Testo fornito =>
----
Cinema e lavoro – Il Grande Capo

Milano, 20.12.2018

REGIA: Lars von Trier  – SCENEGGIATURA: Lars von Trier  – FOTOGRAFIA: Automavision® –  MONTAGGIO: Molly Marlene Stensgård   –  INTERPRETI: Jens Albinus, Peter Gantzler, Fridrik Thor Fridriksson, Benedikt Erlingsson, Iben Hjejle, Henrik Prip, Mia Lyhne, Casper Christensen, Louise Mieritz, Jean-Marc Barr, Sofie Gråbøl, Anders Hove, Lars von Trier  PRODUZIONE: Memfis Film, Slot Machine, Zentropa Productions – DISTRIBUZIONE: Lucky Red –  DURATA: 99 Min

In Danimarca un’importante società che si occupa di informatica sta per essere venduta ad un burbero islandese, Finnur, che vuole firmare il contratto con il proprietario. Il vero proprietario, Ravn, però non ha mai rivelato la sua identità, fingendo di essere un semplice esperto legale che operava per conto del grande capo. Decide quindi di assumere un attore disoccupato, Kristoffer, perché reciti la sua parte per concludere la cessione dell’azienda. La firma del contratto viene, però, ritardata e a Kristoffer è richiesto di recitare il ruolo del grande capo anche con gli stessi dipendenti, in modo da scaricare il vero proprietario dalle responsabilità delle scelte più impopolari passate e future. La situazione è però destinata a sfuggire di mano…

Un film che racconta una strategia padronale che pone il problema dell’identità della controparte dei lavoratori in molte realtà multinazionali. Ma anche un film girato con una tecnologia sperimentale visto che il  direttore della fotografia è sostituito da un dispositivo informatico.
----
Dati di origine =>
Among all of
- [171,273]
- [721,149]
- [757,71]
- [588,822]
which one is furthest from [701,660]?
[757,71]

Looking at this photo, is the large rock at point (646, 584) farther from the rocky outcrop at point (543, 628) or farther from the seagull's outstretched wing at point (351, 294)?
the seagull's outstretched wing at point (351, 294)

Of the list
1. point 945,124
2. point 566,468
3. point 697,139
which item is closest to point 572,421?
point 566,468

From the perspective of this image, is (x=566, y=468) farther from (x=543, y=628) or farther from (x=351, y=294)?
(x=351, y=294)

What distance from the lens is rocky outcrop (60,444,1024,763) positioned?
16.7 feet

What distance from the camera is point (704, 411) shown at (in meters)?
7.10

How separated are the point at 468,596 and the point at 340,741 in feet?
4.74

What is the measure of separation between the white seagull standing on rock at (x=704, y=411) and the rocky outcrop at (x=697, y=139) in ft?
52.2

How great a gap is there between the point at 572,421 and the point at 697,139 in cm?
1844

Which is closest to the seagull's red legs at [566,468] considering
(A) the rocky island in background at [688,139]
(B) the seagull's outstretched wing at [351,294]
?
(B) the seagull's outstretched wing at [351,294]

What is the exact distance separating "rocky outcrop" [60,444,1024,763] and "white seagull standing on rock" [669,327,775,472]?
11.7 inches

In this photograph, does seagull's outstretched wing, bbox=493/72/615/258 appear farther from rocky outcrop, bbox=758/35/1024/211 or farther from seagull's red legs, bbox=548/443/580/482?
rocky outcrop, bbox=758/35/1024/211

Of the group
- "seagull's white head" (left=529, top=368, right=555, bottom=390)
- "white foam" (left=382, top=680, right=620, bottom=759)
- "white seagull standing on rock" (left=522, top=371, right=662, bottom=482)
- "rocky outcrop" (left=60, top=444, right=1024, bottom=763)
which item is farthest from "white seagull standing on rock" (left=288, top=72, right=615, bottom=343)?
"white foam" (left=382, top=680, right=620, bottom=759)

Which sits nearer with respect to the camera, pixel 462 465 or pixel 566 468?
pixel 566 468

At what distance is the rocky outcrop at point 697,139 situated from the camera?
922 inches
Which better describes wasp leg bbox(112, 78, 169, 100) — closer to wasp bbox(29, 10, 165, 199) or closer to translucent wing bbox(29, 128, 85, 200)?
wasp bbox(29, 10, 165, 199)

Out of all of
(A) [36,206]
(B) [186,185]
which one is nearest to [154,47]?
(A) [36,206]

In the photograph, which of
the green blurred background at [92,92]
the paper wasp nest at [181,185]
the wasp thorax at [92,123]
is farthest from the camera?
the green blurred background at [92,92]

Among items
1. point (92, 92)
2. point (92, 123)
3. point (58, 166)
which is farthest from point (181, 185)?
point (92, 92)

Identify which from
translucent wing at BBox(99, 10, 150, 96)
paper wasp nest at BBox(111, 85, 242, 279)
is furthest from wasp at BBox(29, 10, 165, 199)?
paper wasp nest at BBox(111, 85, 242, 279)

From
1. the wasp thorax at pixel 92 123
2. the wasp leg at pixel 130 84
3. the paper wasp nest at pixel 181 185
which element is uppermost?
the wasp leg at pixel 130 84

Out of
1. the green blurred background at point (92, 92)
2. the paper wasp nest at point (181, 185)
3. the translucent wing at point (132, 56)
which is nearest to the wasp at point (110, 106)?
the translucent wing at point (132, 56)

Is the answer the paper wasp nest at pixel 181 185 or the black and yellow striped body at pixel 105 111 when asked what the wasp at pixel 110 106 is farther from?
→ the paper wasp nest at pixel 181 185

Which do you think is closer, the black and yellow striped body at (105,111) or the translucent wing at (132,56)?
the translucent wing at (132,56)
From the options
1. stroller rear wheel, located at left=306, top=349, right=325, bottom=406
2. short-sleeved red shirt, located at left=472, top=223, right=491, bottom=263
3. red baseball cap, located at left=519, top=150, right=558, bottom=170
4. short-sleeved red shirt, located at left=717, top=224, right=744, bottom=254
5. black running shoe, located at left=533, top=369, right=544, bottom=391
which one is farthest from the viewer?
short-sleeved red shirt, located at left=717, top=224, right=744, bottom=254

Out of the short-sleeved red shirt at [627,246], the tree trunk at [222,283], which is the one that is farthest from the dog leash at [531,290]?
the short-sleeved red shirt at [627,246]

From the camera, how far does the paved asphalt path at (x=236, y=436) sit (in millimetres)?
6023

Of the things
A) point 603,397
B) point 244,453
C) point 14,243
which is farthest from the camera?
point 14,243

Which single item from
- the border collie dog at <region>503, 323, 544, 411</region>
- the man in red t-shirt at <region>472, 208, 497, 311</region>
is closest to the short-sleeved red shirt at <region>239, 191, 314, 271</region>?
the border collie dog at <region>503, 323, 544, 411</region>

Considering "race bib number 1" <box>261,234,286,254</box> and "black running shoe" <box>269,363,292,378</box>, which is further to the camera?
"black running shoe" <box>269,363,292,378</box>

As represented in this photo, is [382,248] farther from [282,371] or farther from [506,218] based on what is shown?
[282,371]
----
Obiettivo dichiarato A => Estrai dai record ogni riga che contiene la stringa "thorax", distinguendo tra maiuscole e minuscole.
Obiettivo dichiarato B => Prosegui il testo sul film «Il Grande Capo» a partire dal punto in cui si ferma.
Il testo e i record non hanno alcun legame tra loro.

Risposta finale A =>
the wasp thorax at [92,123]
1. the wasp thorax at pixel 92 123

Risposta finale B =>
LA CRITICA

Prendete Woody Allen, tiratelo via da New York (anzi, ormai da Londra) e catapultatelo nella fredda e grigia Danimarca. II risultato è Il grande capo. Nei credits il nome del regista è un altro, Lars “c’era una volta il Dogma” Von Trier. Ma questo film sembra davvero uscito dalla penna più ispirata, più surreale e più divertente dell’adorabile e nevrastenico clarinettista newyorchese. (Luca Castelli –  Il Mucchio)

Molti forzeranno l’interpretazione del nuovo film di Von Trier verso una direzione di decisa critica sociale nei confronti dell’alienazione derivante dall’aridità dei rapporti personali di lavoro all’interno dell’azienda. Ed anche se tutto ciò è vero ed è palese come l’autore stavolta non faccia dell’eccessivo moralismo, ma si limiti a uno sguardo di comprensione per tutti, datori di lavoro e dipendenti, è su un altro livello che “Il Grande Capo” costituisce un’inaspettata novità. …. per la prima volta un film di Von Trier ha delle scenografie in parte costruite, movimenti della macchina da presa studiati e addirittura alcuni giochi in sede di montaggio (fare attenzione al dialogo fra Davn e l’attore Kristofferson sulle giostre). E già questo cambiamento dovrebbe far capire a tutti i diffidenti a oltranza che il cinema di VonTrier non è solo provocazione e caricatura fini a se stesse: è anche forma che si adatta a seconda dei casi al soggetto; è anche amore e ammirazione verso generi e culture cinematografiche da lui molto lontani. La voce fuori campo che ripercorre assieme allo spettatore gli stereotipi tipici dei più illustri esempi presi a modello della commedia americana, che va da Hawks a Capra, sta lì a dimostrarcelo. Altri insisteranno sulla speciosità di certe scelte tecniche del nostro, qual è ad esempio la soluzione di un direttore della fotografia computerizzato (automavision); ma anche qui inviterei a diffidare delle facili critiche: i risultati che questo sistema raggiunge in termini di riprese finali è assolutamente esilarante e anche coerente con l’atmosfera che si deve respirare: facce tagliate, teste riprese a metà, stacchi improvvisi da un primo piano all’altro. (Giancarlo Usai – Ondacinema)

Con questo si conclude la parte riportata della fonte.